The economic slump was much stronger than during the financial crisis more than a decade ago, and it represented the sharpest decline since Germany began to record quarterly gross domestic product calculations in 1970, the office said.
Still, the reading marked a minor upward revision from an earlier estimate for the April-June period of minus 10.1 per cent that the office had published last month.
Consumer spending shrank by 10.9 per cent on the quarter, capital investments by 19.6 per cent and exports by 20.3 per cent, seasonally adjusted data showed.
Construction activity, normally a consistent growth driver for the German economy, fell by 4.2 per cent on the quarter.
"The second quarter was a complete disaster," VP Bank economist Thomas Gitzel said.
"Regardless of whether it is about investments, private consumption, exports or even imports - everything was in free fall."
The only bright spot was state consumption, which rose by 1.5 per cent on the quarter due to the government's coronavirus rescue programmes, the office said.
The German Parliament has suspended the debt brake this year to allow the government to finance its crisis response and fiscal stimulus push with record new debt of €217.8 billion (S$352 billion).
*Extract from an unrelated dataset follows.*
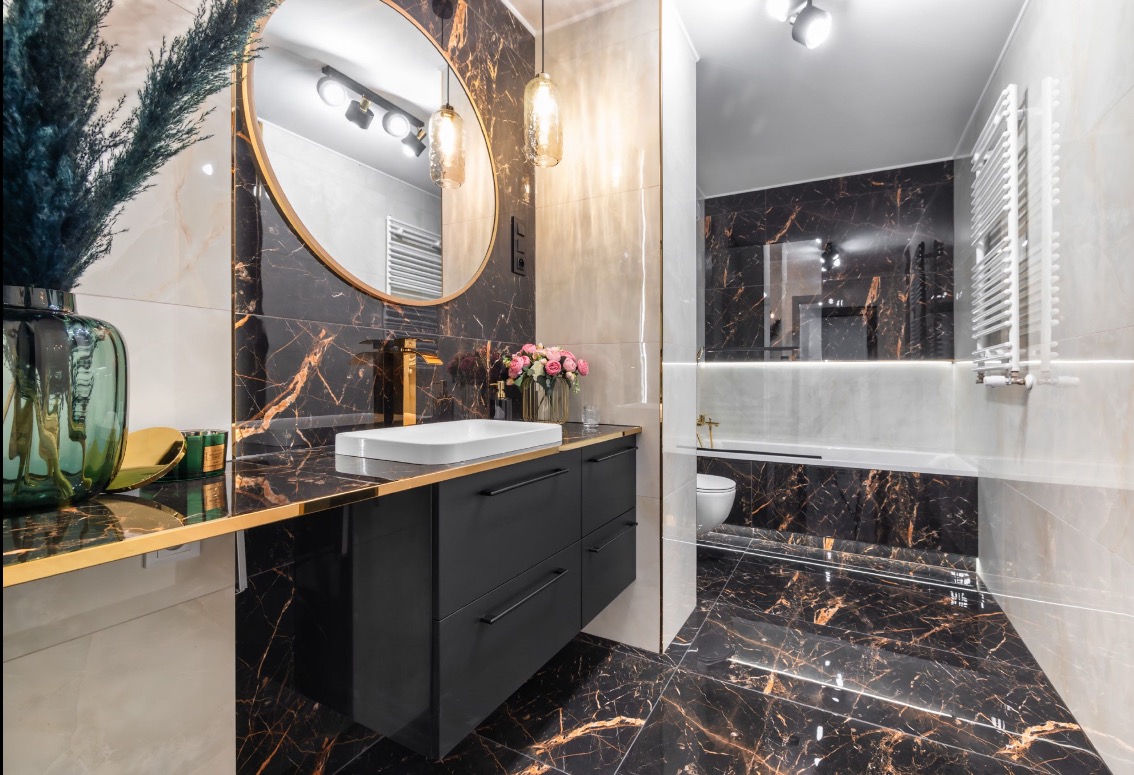 Elegancka łazienka z czarnymi płytkami imitującymi marmur, złotymi akcentami i czarną szafką pod umywalką, oświetlona wiszącymi lampami.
The fiscal U-turn after years of balanced budgets means that the German state recorded a budget deficit of €51.6 billion from January to June, the statistics office said in a separate statement.
That represents a deficit of 3.2 per cent of economic output as measured by the Europeans Union's Maastricht criteria.
Employment edged down 1.3 per cent on the year to 44.7 million in a sign that the government's efforts to shield the labour market from the coronavirus shock with its short-time work programme are paying off.
The relatively mild impact of the crisis on employment helped to stabilise income for many households, which, together with the reluctance to consume, led to a considerable increase in household saving.
The savings rate almost doubled to 20.1 per cent in the second quarter compared with the previous year, the office said.
Germany's stimulus measures include a temporary value-added tax cut from last month to December worth up to €20 billion, which Berlin hopes will give household spending an additional push.